Laurent Cheminant estime que le manque à gagner de son SCEA est actuellement compris entre 75 000 et 100 000 € par semaine : “On ne va pas pouvoir tenir longtemps. L’entreprise compte 80 salariés. Si cette situation dure, je ne sais pas comment je vais les payer”.
La région nantaise produit environ 50 000 000 de concombres sur 43 hectares (une dizaine de producteurs spécialisés). Dans la semaine, c’est 4/5e de la production qui a été détruite. « On enregistre d’ores et déjà 3 millions d’euros de pertes pour nos entreprises », indique Louis Vinet.
GUILLAUME DE WERBIER
Loire-atlantique agricole
En Union européenne
Des millions d’euros de pertes
Selon les organisations agricoles et coopératives de l'Union, le Copa et la Cogeca, le secteur maraîcher enregistre des pertes de
l'ordre de 417 millions d'euros par semaine, dont 200 millions en Espagne, 100 millions en Italie et 30 millions en France.
Sous la pression de nombreux États-membres, la Commission européennea accepté le 8 juin de porter de 150 à 210 millions d'euros l'aide d'urgence qui sera mise à la disposition des producteurs européens. Cette aide exceptionnelleest destinée aux producteurs de concombres, tomates, laitues, courgettes et poivrons. Les premières aides pourraient être débloquées en juillet.
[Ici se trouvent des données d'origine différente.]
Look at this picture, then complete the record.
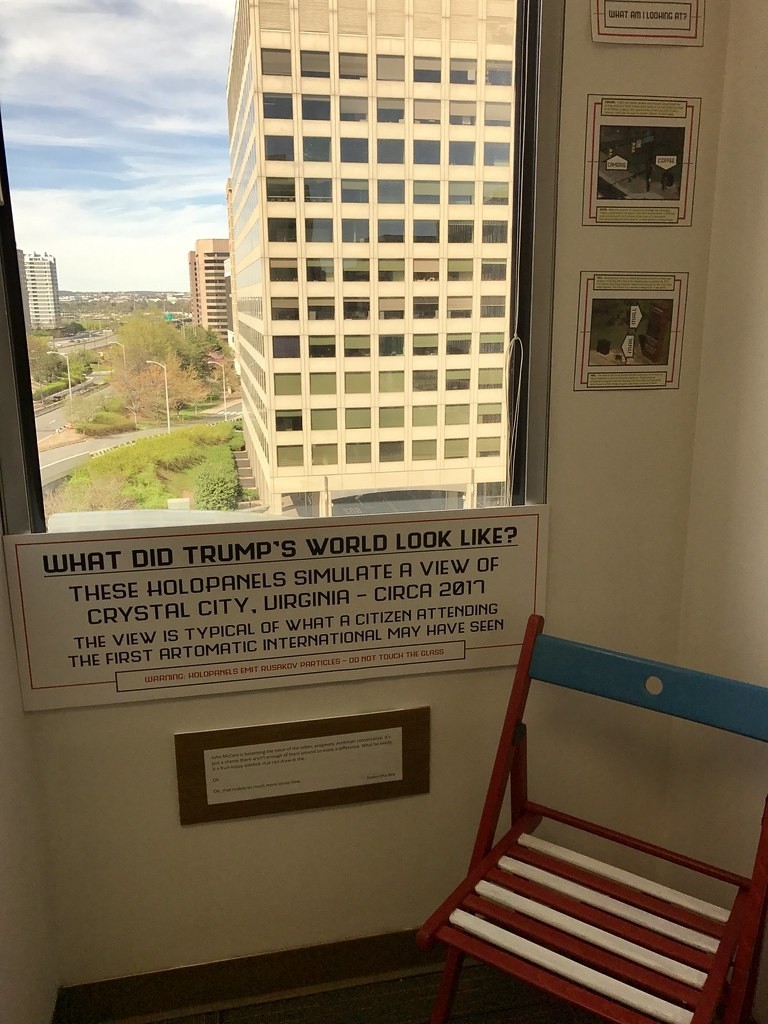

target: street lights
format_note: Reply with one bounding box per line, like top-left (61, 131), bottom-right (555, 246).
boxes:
top-left (108, 341), bottom-right (127, 384)
top-left (46, 351), bottom-right (73, 428)
top-left (207, 361), bottom-right (227, 421)
top-left (146, 360), bottom-right (170, 433)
La compensation versée aux producteurs sera équivalente à 50 % d'un prix de référence calculé sur la base des relevés des cours des mois de juin 2008, 2009 et 2010. Il s'agit d'une moyenne, a indiqué en substance le commissaire Dacian Ciolos, qui a expliqué que dans certains pays et régions la compensation réelle pourrait être plus élevée. Les membres d'une organisation de producteurs pourront, grâce aux fonds opérationnels, bénéficier d'une aide couvrant jusqu'à 70 % des pertes.
En Maine-et-Loire
Des impacts sur l’ensemble
de la production maraîchère
Antoine Mercier, maraîcher : “ça va très mal”. Maraîcher à Longué-Jumelles, Antoine Mercier produit des concombres sous 1 hectare de serres multichapelles, commercialisés auprès de grandes surfaces et de grossistes. Il emploie six salariés permanents, trois saisonniers. “ça va très mal. Chaque jour, 500 à 600 colis (de 12 concombres, NDLR) me restent sur les bras”, témoigne-t-il. Il en vend, au mieux, une centaine. Le maraîcher s’apprête à déclencher une opération de destruction pour écouler les 3 000 colis stockés dans son frigo. Pendant ce temps, les cours ne cessent de chuter : “On me propose 16 centimes d’euro la pièce. Mon coût de production est de 36 centimes”. Ses autres productions, tomate et salades, subissent aussi les conséquences de la crise de confiance, avec des cours en baisse.
Fleuron d’Anjou : l’Allemagne n’achète plus la mâche
La coopérative Fleuron d’Anjou ne commercialise pas de concombres, mais subit aussi les effets de la crise. Sur les 1 200 tonnes de mâche vendues par an, 20 % partent habituellement vers l’Allemagne. Ce débouché est bloqué à ce jour. Au-delà de la mâche, tous les produits subissent un impact, dans un contexte commercial difficile. “La consommation de fruits et légumes était déjà très moyenne avant cette crise sanitaire”, rappelle Michel Masse, vice-président de la coopérative. Pour faire face à ces aléas sanitaires, “il faudrait pouvoir intégrer ce risque énorme dans les prix, en créant une caisse de prévoyance pour les coups durs”, suggère-t-il.